#### What you are asked to do
Your answer must be the records below, given again exactly, with no pictures in it.

····················

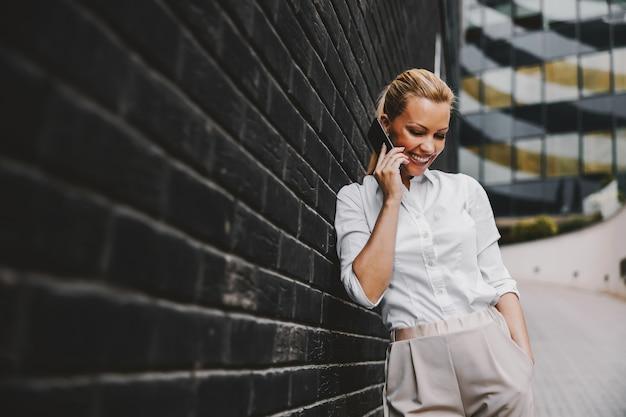屋外に立ってスマートフォンを使用して実業家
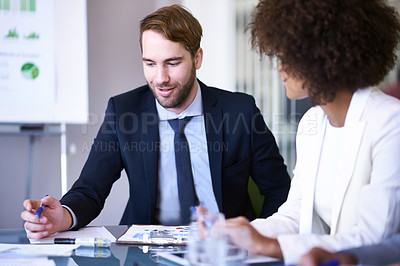 Buy stock photo Cropped shot of two business associates working together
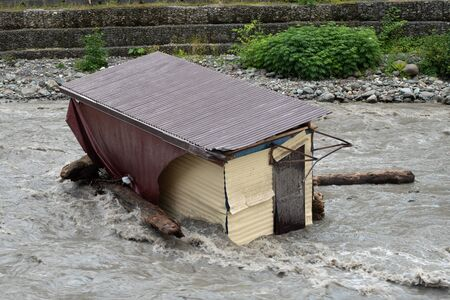 A small house destroyed the mudflow in the mountains. A small house was washed away by a flooded mountain river. The devastating effects of a flood or mudshed. Reklamní fotografie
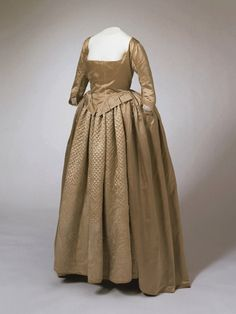 A Quaker Woman's dress, made from beige plain weave and beige silk satin, circa 1799
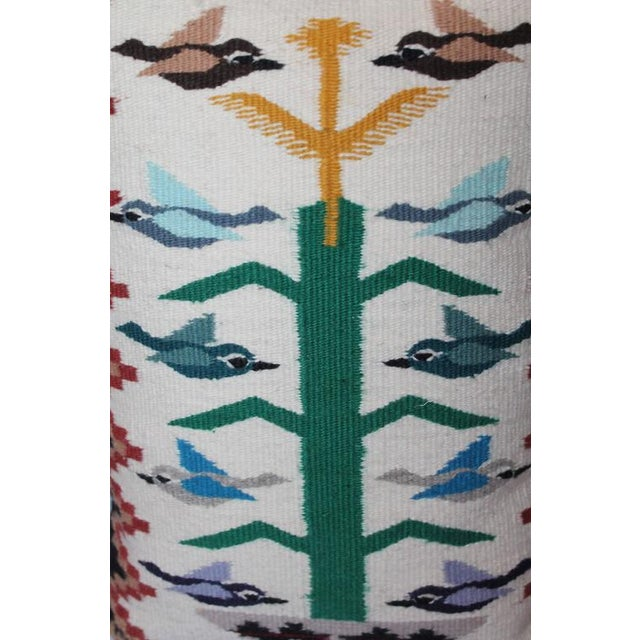 This fun pillow has different color birds and has a black cotton linen backing.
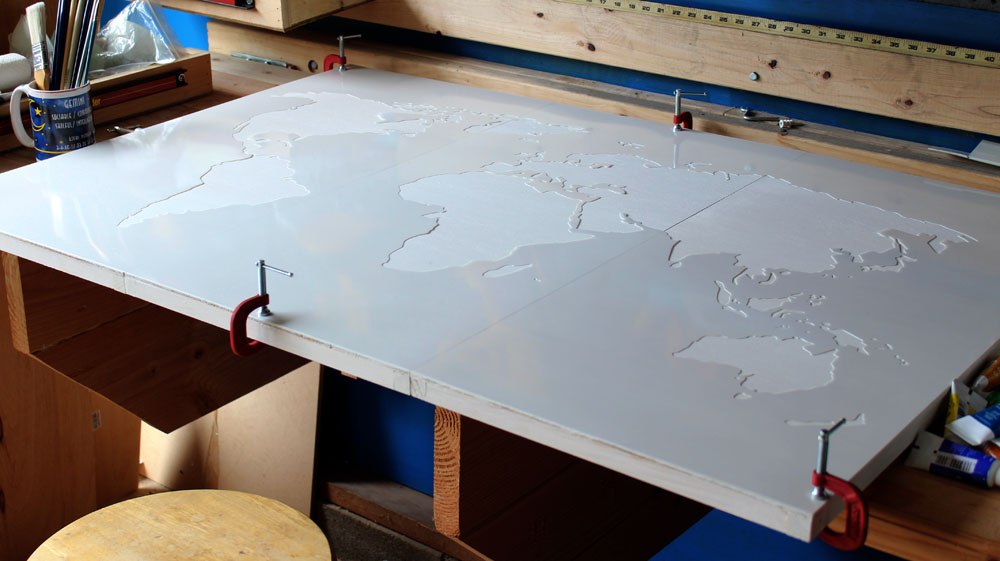Using a world map stencil to create DIY wall art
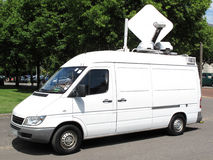 Outside broadcast van. Outside broadcast white media vehicle van Royalty Free Stock Image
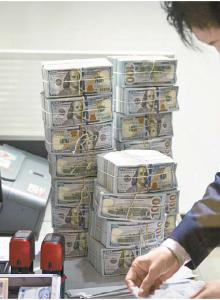 3 황금의 삼각주은행의 창구 내부. 지폐를 세고 있는 직원 옆에 쌓여 있는 100달러 지폐 다발이 눈길을 끈다.[사진 DPRK360]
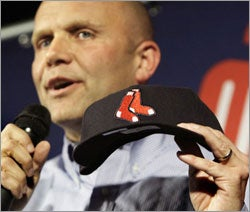 Red Sox chief operating officer Mike Dee holds up the new secondary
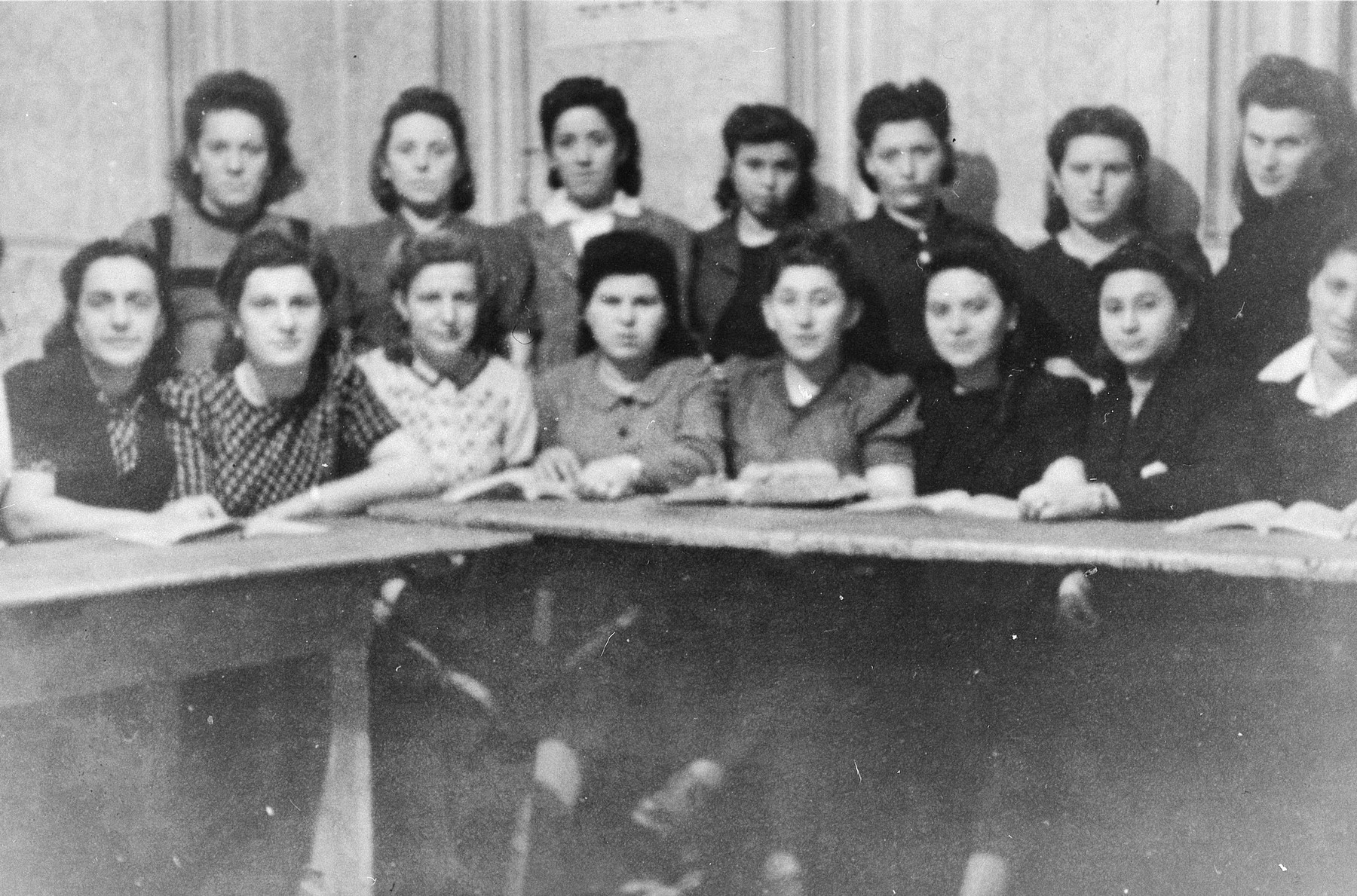 Girls belonging to the religious Mizrachi Zionist youth movement study Torah in the Ziegenhain displaced persons' camp.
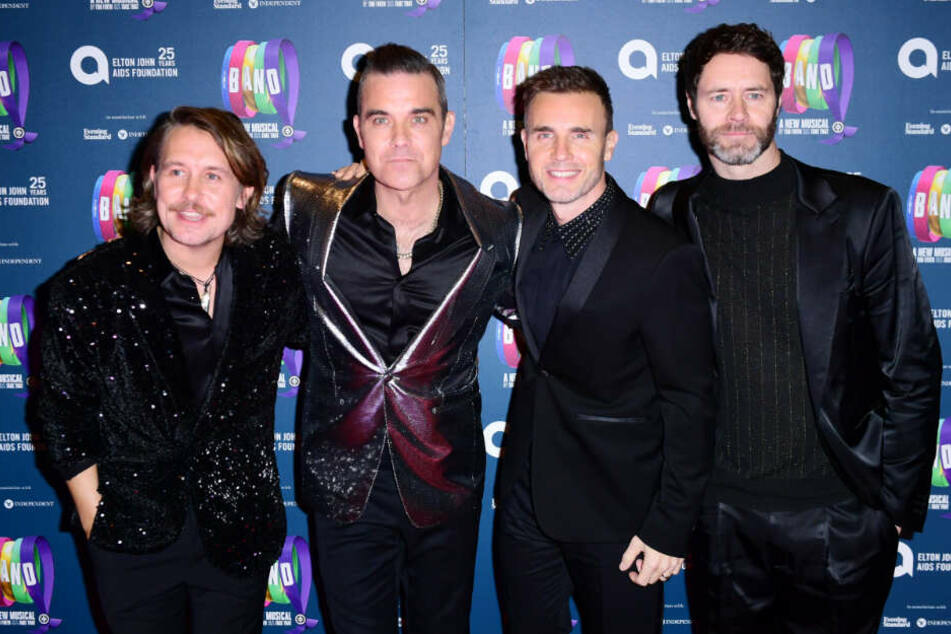 Robbie Williams und seine Bandkollegen von Take That.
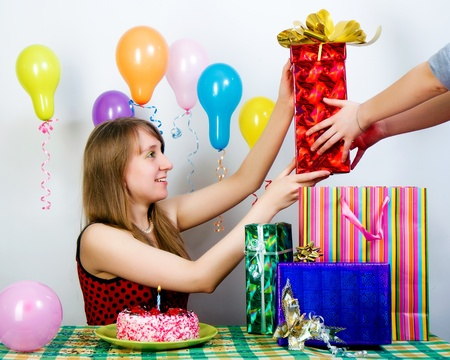accepts: Birthday. The girl happily accepts gifts from friends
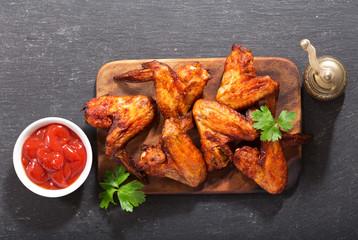 baked chicken wings on wooden board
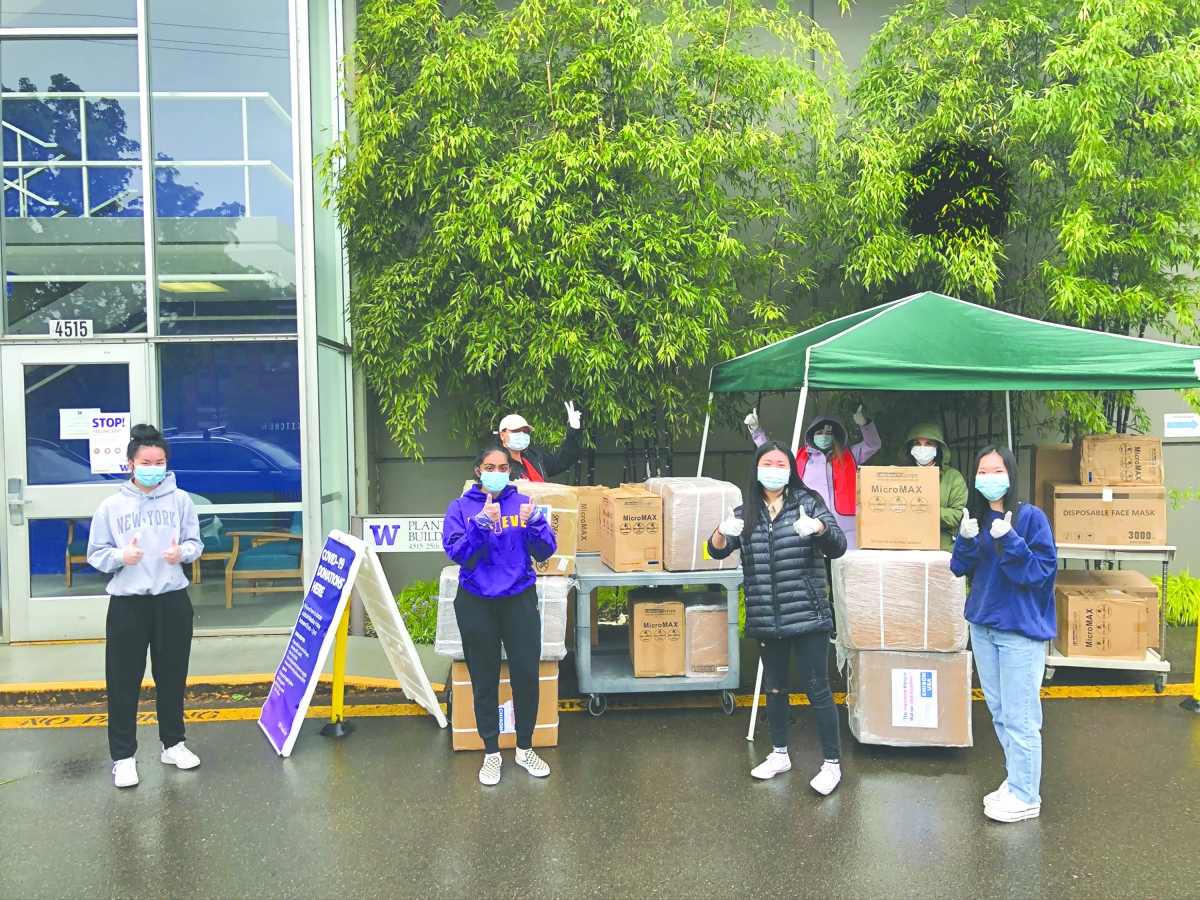 From left, Angelina Chin, Isha Rudramurthy, Claire Kang and Faith Lee stand with boxes of medical masks they provided for health care workers.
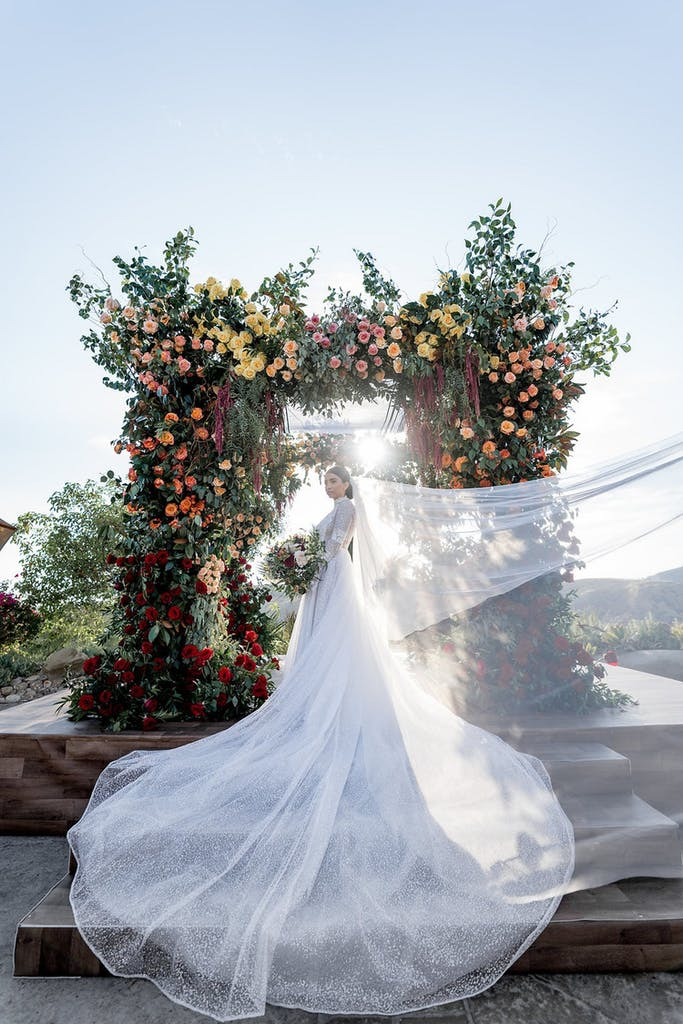 bride with windswept veil stands in front of a bloom-covered ceremonial arch and setting sun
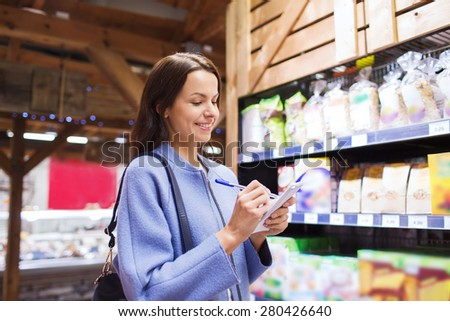 sale, shopping, consumerism and people concept - happy young woman taking notes to notebook in market - stock photo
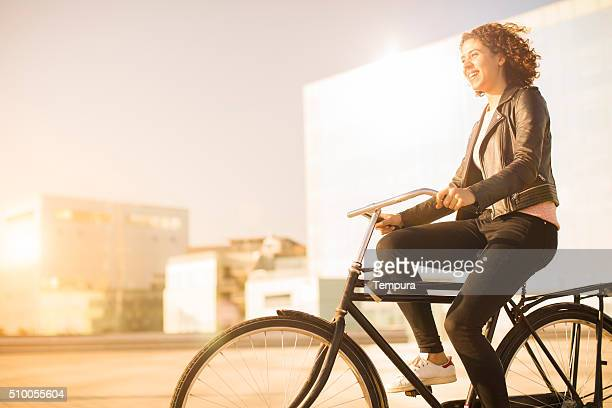 Young woman parking her bicycle in Barcelona.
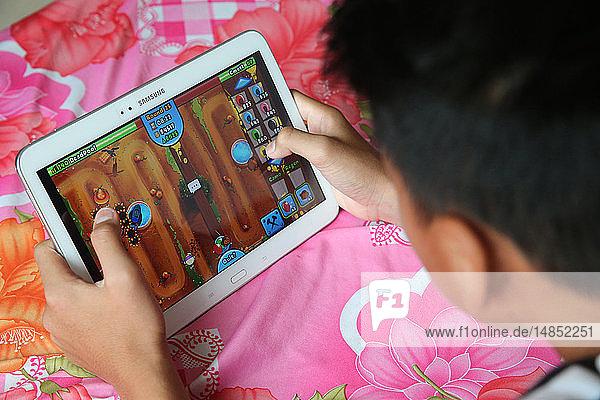 Boy playing on digital tablet.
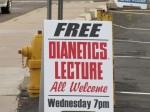 Scientology recruitment sign - Free Dianetics Lecture, All Welcome, Wednesay 7 pm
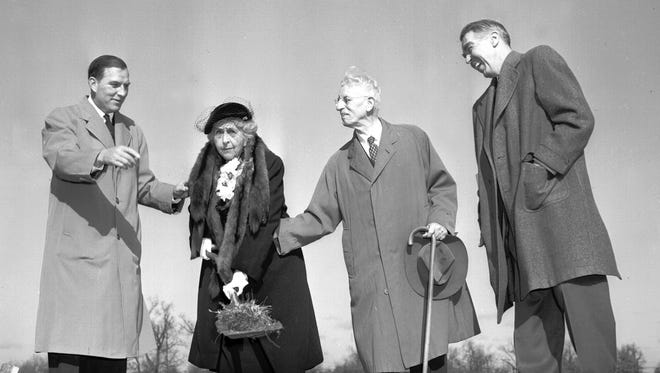 With the assistance of her son, Lee Mallory (left) and Dr. Charles E. Diehl (second right), the president emeritus of Southwestern, Mrs. Daisy Neely Mallory, turned a spadeful of earth on Jan. 6, 1953, to signal the start of construction of Southwestern's new gymnasium. It will be named the William Neely Mallory Memorial Gymnasium in honor of her son, killed in World War II.  Watching the groundbreaking is Dr. Peyton N. Rhodes (right), president of Southwestern. In 1984, the college's name was changed to Rhodes College to honor former college president.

····················

#### Answer below
屋外に立ってスマートフォンを使用して実業家
 Buy stock photo Cropped shot of two business associates working together
 A small house destroyed the mudflow in the mountains. A small house was washed away by a flooded mountain river. The devastating effects of a flood or mudshed. Reklamní fotografie
 A Quaker Woman's dress, made from beige plain weave and beige silk satin, circa 1799
 This fun pillow has different color birds and has a black cotton linen backing.
Using a world map stencil to create DIY wall art
 Outside broadcast van. Outside broadcast white media vehicle van Royalty Free Stock Image
 3 황금의 삼각주은행의 창구 내부. 지폐를 세고 있는 직원 옆에 쌓여 있는 100달러 지폐 다발이 눈길을 끈다.[사진 DPRK360]
 Red Sox chief operating officer Mike Dee holds up the new secondary
 Girls belonging to the religious Mizrachi Zionist youth movement study Torah in the Ziegenhain displaced persons' camp.
 Robbie Williams und seine Bandkollegen von Take That.
accepts: Birthday. The girl happily accepts gifts from friends
 baked chicken wings on wooden board
 From left, Angelina Chin, Isha Rudramurthy, Claire Kang and Faith Lee stand with boxes of medical masks they provided for health care workers.
 bride with windswept veil stands in front of a bloom-covered ceremonial arch and setting sun
 sale, shopping, consumerism and people concept - happy young woman taking notes to notebook in market - stock photo
 Young woman parking her bicycle in Barcelona.
 Boy playing on digital tablet.
 Scientology recruitment sign - Free Dianetics Lecture, All Welcome, Wednesay 7 pm
 With the assistance of her son, Lee Mallory (left) and Dr. Charles E. Diehl (second right), the president emeritus of Southwestern, Mrs. Daisy Neely Mallory, turned a spadeful of earth on Jan. 6, 1953, to signal the start of construction of Southwestern's new gymnasium. It will be named the William Neely Mallory Memorial Gymnasium in honor of her son, killed in World War II.  Watching the groundbreaking is Dr. Peyton N. Rhodes (right), president of Southwestern. In 1984, the college's name was changed to Rhodes College to honor former college president.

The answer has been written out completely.